Brian Granger - Cal Poly State University / Associate Professor of Physics

Brian Granger is an Associate Professor of Physics at Cal Poly State University in San Luis Obispo, CA. He has a background in theoretical atomic, molecular and optical physics, with a Ph.D from the University of Colorado. His current research interests include quantum computing, parallel and distributed computing and interactive computing environments for scientific and technical computing. He is a core developer of the IPython project and is an active contributor to a number of other open source projects focused on scientific computing in Python.

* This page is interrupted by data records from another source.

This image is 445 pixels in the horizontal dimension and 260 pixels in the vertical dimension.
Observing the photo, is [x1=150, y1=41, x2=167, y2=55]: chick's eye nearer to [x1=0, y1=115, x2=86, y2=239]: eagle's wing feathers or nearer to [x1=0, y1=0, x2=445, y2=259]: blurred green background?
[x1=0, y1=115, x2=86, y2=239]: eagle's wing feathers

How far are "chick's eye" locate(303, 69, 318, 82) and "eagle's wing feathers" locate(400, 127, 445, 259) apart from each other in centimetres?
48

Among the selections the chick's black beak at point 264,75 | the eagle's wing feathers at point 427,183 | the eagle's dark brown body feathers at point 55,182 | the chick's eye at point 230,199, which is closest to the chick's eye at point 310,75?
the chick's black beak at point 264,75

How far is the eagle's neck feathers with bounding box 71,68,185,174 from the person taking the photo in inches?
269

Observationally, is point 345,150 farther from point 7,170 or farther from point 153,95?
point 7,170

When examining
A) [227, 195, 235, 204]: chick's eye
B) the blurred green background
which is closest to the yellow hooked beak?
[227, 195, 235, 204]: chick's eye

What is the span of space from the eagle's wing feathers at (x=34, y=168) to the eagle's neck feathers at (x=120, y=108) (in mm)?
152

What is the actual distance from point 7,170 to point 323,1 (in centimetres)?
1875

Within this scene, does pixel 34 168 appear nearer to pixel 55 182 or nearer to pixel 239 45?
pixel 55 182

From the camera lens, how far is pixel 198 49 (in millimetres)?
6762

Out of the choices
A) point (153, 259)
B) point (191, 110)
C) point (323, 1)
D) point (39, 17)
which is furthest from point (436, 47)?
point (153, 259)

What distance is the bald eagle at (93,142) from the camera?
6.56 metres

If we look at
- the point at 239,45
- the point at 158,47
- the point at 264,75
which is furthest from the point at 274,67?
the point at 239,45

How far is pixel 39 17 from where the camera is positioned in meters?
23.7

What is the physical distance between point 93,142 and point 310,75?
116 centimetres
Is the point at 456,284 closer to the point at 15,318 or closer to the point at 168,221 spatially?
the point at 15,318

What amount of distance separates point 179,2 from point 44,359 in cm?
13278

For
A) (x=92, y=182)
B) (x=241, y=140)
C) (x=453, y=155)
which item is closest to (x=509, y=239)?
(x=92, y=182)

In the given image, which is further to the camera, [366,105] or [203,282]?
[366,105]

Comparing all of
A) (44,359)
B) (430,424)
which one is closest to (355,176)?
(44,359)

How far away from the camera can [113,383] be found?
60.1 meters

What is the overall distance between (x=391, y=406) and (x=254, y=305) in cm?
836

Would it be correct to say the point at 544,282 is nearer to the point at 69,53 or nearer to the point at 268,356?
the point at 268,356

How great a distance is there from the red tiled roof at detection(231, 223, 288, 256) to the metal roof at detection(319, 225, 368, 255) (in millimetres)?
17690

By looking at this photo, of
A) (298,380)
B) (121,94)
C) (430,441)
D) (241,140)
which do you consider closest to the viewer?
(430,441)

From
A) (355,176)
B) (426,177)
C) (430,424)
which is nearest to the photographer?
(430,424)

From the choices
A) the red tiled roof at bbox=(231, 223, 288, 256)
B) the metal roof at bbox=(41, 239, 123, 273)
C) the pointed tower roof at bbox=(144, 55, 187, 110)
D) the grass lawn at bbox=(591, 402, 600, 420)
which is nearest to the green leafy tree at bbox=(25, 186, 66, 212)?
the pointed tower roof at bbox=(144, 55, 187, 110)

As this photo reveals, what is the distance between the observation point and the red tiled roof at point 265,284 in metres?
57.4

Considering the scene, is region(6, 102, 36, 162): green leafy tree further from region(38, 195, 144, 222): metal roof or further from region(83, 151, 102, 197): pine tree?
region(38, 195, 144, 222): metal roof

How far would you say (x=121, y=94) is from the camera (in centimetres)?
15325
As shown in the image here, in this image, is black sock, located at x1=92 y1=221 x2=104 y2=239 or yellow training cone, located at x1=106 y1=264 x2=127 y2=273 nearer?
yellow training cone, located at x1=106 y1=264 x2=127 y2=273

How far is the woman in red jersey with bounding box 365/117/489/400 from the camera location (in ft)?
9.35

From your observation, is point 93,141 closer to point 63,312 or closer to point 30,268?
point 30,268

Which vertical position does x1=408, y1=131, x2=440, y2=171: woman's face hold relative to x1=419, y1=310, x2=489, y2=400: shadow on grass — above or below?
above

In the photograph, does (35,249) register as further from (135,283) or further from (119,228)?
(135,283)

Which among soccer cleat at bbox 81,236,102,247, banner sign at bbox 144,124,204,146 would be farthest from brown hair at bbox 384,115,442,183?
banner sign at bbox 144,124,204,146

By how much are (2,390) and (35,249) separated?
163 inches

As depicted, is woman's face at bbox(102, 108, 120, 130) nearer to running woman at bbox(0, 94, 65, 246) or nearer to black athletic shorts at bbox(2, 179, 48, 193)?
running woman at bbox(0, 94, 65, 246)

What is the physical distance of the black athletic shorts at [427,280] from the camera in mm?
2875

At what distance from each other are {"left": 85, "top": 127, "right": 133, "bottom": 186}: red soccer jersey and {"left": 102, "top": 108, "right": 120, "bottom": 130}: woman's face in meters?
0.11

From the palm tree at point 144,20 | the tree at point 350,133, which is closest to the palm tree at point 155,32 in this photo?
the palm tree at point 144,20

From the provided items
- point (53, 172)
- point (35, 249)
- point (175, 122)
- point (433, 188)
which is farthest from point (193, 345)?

Andreas Klöckner - University of Illinois at Urbana-Champaign

Andreas Klöckner is an Assistant Professor in the scientific computing group within the Department of Computer Science at the University of Illinois at Urbana-Champaign. He works on high-order numerical methods for the simulation of wave problems as well as issues in high-performance scientific computing that relate to bringing these methods to life on large-scale parallel computers. In support of his research, Dr. Klöckner has released numerous scientific software packages. He obtained his PhD degree at the Division of Applied Mathematics at Brown University with Jan Hesthaven, working on large-scale finite element simulations of wave problems in the time domain. From Brown, Klöckner moved to the Courant Institute of Mathematical Sciences at New York University as a Courant Instructor, where he worked on integral equation methods and fast algorithms within Leslie Greengard's group.



Hanna Wallach - Microsoft Research NYC / Adjunct Associate Professor, UMass Amherst

Hanna Wallach is a researcher at Microsoft Research in New York City and an assistant professor at the University of Massachusetts Amherst's School of Computer Science, where she is one of five core faculty members involved in UMass's recently formed Computational Social Science Initiative. Hanna develops new machine learning methods for analyzing the structure, content, and dynamics of complex social processes, such as the US political system, the US patent system, and software development communities. Her research contributes to machine learning, Bayesian statistics, and, in collaboration with social scientists, to the nascent field of computational social science. Her work on infinite belief networks won the best paper award at AISTATS 2010. Hanna has organized several workshops on Bayesian latent variable modeling and computational social science. She also co-founded the annual Women in Machine Learning Workshop. Hanna holds a B.A. in Computer Science from the University of Cambridge, an M.S. in Cognitive Science and Machine Learning from the University of Edinburgh, and a Ph.D. in Physics from the University of Cambridge.